Counterfeiting electronic components may sound like a plot point lifted from a technothriller by Daniel Suarez or Michael Crichton, but it’s a very real – and growing – threat to the safety and reliability of our critical infrastructure.
“Nowadays we use consumer electronics for a year or so, but the components in them remain ‘alive’ for up to 10 years,” says Dr. Biswajit Ray, an assistant professor in the Department of Electrical and Computer Engineering at The University of Alabama in Huntsville (UAH). “As a result, there’s an incentive to bring them back to market by harvesting them from scrapped printed circuit boards and re-using them in spite of the adverse effects that these counterfeit components can have because of their limited endurance.”
The problem has been further exacerbated in recent years as the semiconductor supply chain has shifted from a vertical to a horizontal model. “Because of manufacturers’ enhanced reliance on independent suppliers,” says Dr. Ray, “these electronic systems are at a lot more risk of counterfeiting and piracy than ever.” And as counterfeiters get more and more savvy, it can be harder and harder to tell whether the components in any given electronic system are fresh or recycled – that is, he says, “until they stop working and the consumer blames the manufacturer for making a faulty product!”
At particularly high risk of counterfeiting is flash memory, a nonvolatile digital storage medium that stores data on a chip. “Flash is a major target because of its presence in the most electronic systems – it’s used for everything from space applications to consumer electronics,” says Dr. Ray. “But detection of recycled flash with high confidence is challenging due to the variability among different flash chips.” Few feasible solutions have been proposed, however, and those that have rely on the maintenance of an extensive database or on manufacturers’ willingness to adopt sensor-based approaches.

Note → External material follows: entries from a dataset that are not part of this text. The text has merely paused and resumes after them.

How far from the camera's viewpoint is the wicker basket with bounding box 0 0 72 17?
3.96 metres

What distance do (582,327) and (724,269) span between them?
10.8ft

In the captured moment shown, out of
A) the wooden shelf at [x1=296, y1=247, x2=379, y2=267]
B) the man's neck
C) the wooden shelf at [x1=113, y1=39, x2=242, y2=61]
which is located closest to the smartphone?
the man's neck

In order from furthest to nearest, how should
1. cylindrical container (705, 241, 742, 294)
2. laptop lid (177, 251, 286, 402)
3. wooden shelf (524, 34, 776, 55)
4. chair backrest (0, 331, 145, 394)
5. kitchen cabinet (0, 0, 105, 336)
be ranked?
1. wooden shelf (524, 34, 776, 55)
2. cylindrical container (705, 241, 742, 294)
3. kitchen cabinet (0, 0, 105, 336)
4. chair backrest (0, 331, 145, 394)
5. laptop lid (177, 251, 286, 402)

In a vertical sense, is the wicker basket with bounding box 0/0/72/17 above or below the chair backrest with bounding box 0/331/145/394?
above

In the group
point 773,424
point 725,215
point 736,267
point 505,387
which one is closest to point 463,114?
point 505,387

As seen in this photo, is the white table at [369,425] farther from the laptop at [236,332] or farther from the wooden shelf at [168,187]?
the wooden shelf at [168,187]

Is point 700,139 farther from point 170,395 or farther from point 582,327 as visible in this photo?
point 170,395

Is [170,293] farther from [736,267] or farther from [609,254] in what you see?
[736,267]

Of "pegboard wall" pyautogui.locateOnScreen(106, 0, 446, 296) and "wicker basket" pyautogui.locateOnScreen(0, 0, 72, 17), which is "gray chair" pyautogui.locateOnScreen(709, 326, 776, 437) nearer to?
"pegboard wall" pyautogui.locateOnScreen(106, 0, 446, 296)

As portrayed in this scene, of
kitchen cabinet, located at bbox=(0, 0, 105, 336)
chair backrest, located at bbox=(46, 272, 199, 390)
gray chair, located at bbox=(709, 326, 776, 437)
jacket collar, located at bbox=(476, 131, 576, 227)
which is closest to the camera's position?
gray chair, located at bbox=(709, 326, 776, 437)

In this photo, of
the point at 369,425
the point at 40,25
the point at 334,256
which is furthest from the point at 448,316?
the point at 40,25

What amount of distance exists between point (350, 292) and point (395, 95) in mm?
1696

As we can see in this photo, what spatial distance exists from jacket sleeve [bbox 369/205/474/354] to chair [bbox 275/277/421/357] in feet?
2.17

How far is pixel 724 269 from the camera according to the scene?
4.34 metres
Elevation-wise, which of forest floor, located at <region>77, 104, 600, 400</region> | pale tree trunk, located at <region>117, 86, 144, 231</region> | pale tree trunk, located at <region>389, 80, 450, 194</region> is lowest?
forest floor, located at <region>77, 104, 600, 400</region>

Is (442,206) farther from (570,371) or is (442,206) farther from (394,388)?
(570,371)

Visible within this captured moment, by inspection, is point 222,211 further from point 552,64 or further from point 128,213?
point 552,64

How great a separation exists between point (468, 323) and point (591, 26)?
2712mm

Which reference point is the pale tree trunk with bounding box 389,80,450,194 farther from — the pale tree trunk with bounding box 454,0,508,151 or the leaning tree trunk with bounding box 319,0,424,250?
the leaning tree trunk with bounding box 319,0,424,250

Until now, that is. Together with his colleague Dr. M. Tauhidur Rahman and graduate students Preeti Kumari, M.S. Bahar Talukder, and Sadman Sakib, Dr. Ray has developed a novel method of detecting counterfeit flash memory based on a combination of the statistical distribution of various timing characteristics of memory and the number of faulty bits.
“Most researchers focus on fail bit count or how fast the chip can read and write – they never worry about program-erase time,” explains Talukder of the team’s approach. “But while fail bit count and read and write time do show changes, program-erase time is the best metric because it shows the most amount of variation.” It’s also more consistent across manufacturers and tends to increase noticeably even after just a few program-erase cycles. “We found that we were getting a 100 percent confidence level – a decision metric that measures whether we can detect a recycled memory accurately – for a flash with just 3 percent usage,” says Sakib. Just as important for any future consumers, the technique is “inexpensive, non-destructive, and requires no additional hardware,” says Kumari, who is now looking into testing it against temperature and voltage variations.
The team has already filed several patent applications to protect their detection method, which they hope to one day turn into both a smartphone application and a browser extension. But far from hoping to profit personally from the endeavor, they’re more interested in helping safeguard the electronic systems used by our nation’s most vital infrastructure sectors. “Failure of flash memory in critical applications can have catastrophic effects, from simply corrupting the system to enabling a hardware Trojan attack,” says Dr. Rahman. “So there is a big demand for this ability to detect counterfeit flash with high confidence.”